Keywords

Indication

  • Persistent large pseudoaneurysm following percutaneous femoral puncture

Essential Steps

  1. 1.

    Local anesthesia

  2. 2.

    Duplex identification of the pseudoaneurysm

  3. 3.

    Introduction of the needle into the pseudoaneurysm

  4. 4.

    Injection of microairbubbles to further verify the needle tip position

  5. 5.

    Incremental thrombin injection until no flow is seen in the pseudoaneurysm

Note This Variation

  • Femoral pseudoaneurysms following percutaneous arterial punctures can be left alone (if small), compressed under ultrasound guidance or injected with thrombin as described in this chapter.

Complications

  • Persistent pseudoaneurysm

  • Leg ischemia

  • Femoral artery thrombosis or distal embolization

  • Nerve injury

Template Operative Dictation

Preoperative Diagnosis

Tender right/left femoral pseudoaneurysm

Procedure

Thrombin injection of right/left femoral pseudoaneurysm

Postoperative Diagnosis

Same

Indications

The patient is a ____-year-old male/female who recently underwent a percutaneous femoral puncture for diagnostic angiography/cardiac catheterization. Duplex ultrasonography revealed a large pseudoaneurysm measuring ____cm. Ultrasound compression of the pseudoaneurysm was unsuccessful. The risks and benefits of intervention were discussed with the patient, and he/she elected to undergo intervention.

Description of Procedure

Time-outs were performed using both preinduction and pre-incision safety checklists to verify correct patient, procedure, site, and additional critical information prior to beginning the procedure. The procedure was done under local anesthesia. The patient was placed supine. The right/left groin was prepped and draped in the usual sterile fashion. The duplex probe was placed in the lateral aspect of the left common femoral artery pseudoaneurysm, revealing a ____-cm pseudoaneurysm with an identifiable neck communicating with the left common femoral artery.

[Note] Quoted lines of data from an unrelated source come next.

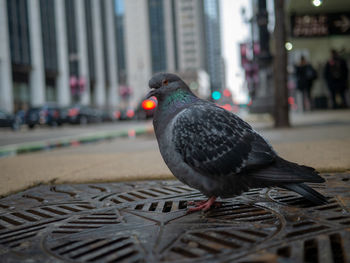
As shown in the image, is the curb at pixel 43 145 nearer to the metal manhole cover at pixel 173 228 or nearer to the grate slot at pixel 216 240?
the metal manhole cover at pixel 173 228

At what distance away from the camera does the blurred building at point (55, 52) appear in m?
34.1

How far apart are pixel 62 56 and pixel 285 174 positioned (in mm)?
45015

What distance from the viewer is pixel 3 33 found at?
3212cm

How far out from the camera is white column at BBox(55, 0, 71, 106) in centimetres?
4300

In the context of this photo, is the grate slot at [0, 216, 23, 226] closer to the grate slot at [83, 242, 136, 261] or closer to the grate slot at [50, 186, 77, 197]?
the grate slot at [50, 186, 77, 197]

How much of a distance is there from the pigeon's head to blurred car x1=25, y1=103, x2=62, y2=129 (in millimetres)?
19983

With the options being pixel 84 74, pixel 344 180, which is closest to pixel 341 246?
pixel 344 180

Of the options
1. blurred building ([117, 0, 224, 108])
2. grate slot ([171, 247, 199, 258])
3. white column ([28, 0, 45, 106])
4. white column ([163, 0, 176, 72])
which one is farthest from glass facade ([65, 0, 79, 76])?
white column ([163, 0, 176, 72])

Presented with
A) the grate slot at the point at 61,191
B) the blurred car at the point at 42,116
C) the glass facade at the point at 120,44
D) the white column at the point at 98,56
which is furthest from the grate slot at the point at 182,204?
the glass facade at the point at 120,44

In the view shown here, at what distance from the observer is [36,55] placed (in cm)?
3781

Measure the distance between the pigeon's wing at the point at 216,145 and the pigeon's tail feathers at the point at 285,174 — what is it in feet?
0.14

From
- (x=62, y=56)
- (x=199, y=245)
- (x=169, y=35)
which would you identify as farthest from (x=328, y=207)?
(x=169, y=35)

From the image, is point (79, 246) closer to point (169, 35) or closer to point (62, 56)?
point (62, 56)

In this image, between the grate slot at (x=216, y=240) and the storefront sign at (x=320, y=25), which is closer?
Answer: the grate slot at (x=216, y=240)
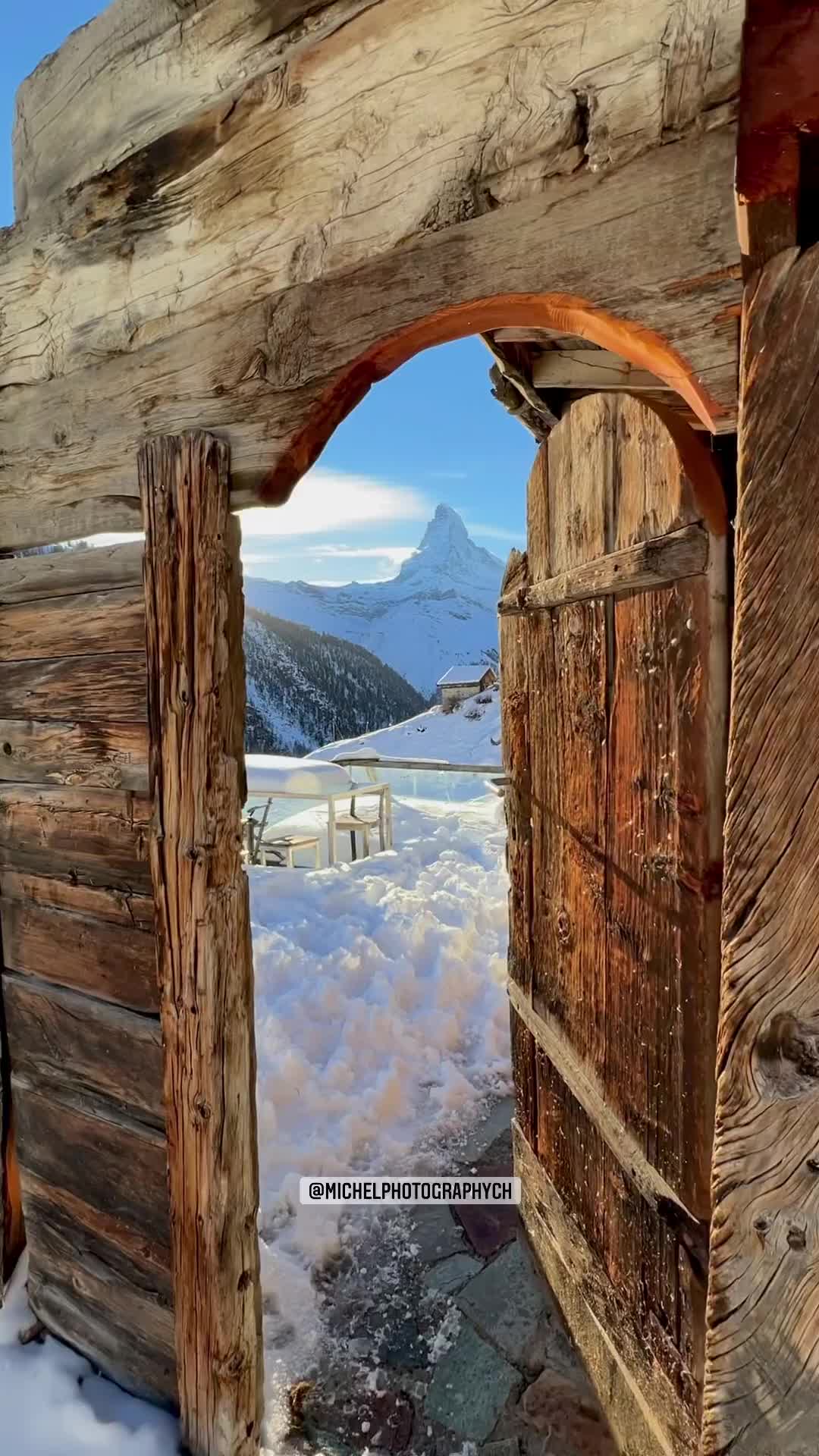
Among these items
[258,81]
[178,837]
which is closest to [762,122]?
[258,81]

The skin was infiltrated with 1 % lidocaine. A 20-gauge spinal needle was introduced into the pseudoaneurysm under ultrasound guidance. The needle tip was visualized penetrating the pseudoaneurysm capsule. A few microbubbles of air were injected through the needle to further confirm its position within the pseudoaneurysm.

The injection solution consisted of thrombin 5,000 U mixed with 5 cc of normal saline. Thrombin was injected at increments of 500 U per injection.

The first injection produced a near obliteration of the pseudoaneurysm. After waiting approximately 2 min, there was some persistent flow within the pseudoaneurysm. Additional increments of 500 U of thrombin were injected, which successfully obliterated the pseudoaneurysm completely. Duplex investigation revealed no evidence of blood flow into the pseudoaneurysm. The needle was removed. The patient had no change in the quality of the pedal pulses following the procedure.

There were no complications.

A debriefing checklist was completed to share information critical to postoperative care of the patient.

The patient tolerated the procedure well and was taken to the postanesthesia care unit in stable condition.